Startups in established industries often get acquired. Would you consider an offer?

There’s a lot of money out there and all money’s not the same. I would consider a partnership or an acquisition where I stay on and do the part that I love the most, the creative side of it. But only with the right partner—someone who is publicly supportive of my community.

Early on, I was approached multiple times about people who wanted to be investors, but none were the right fit. They were looking to make money off of a business targeting women of color, but they didn’t support minority communities.
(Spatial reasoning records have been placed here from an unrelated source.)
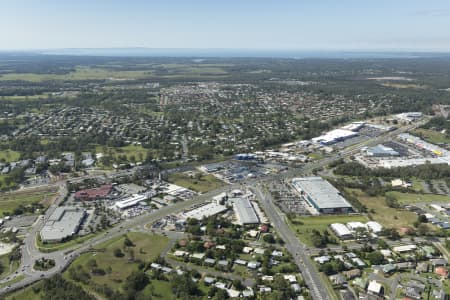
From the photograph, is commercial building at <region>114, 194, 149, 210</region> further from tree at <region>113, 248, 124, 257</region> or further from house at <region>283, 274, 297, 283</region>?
house at <region>283, 274, 297, 283</region>

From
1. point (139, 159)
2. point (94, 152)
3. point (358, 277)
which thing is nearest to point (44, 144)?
point (94, 152)

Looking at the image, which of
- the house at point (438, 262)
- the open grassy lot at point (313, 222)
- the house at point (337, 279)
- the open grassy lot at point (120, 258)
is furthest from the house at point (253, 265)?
the house at point (438, 262)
Another red flag for me is the investor who doesn’t care if you’re profitable: “We just want you to grow, grow, grow. If you’re never profitable, we do not care.” I’d rather grow this a little bit more slowly and do it the right way.

I’m proud that we’ve been able to grow into the business we are today without relying on outside investment, and plan to take it one step at a time as we emerge from the pandemic.

Looking forward, how do you envision success for your brand, your company, yourself?

At a time when a lot of brands are closing their doors, I am focused on survival. Unlike working as a lawyer—where you push, push, push—this is a finer dance of knowing when to push and when to sit back and let things settle before deciding what to do next.

Looking ahead, I recognize that our community is by far our most valuable asset. In the next 30 years, the Latino community will come to represent maybe the largest community in the US.

We are here to stay, we have lots of buying power and we are still having three children each [laughter]. Just as I learned about makeup from my mother and grandmother, our customers want their daughters to use our products too.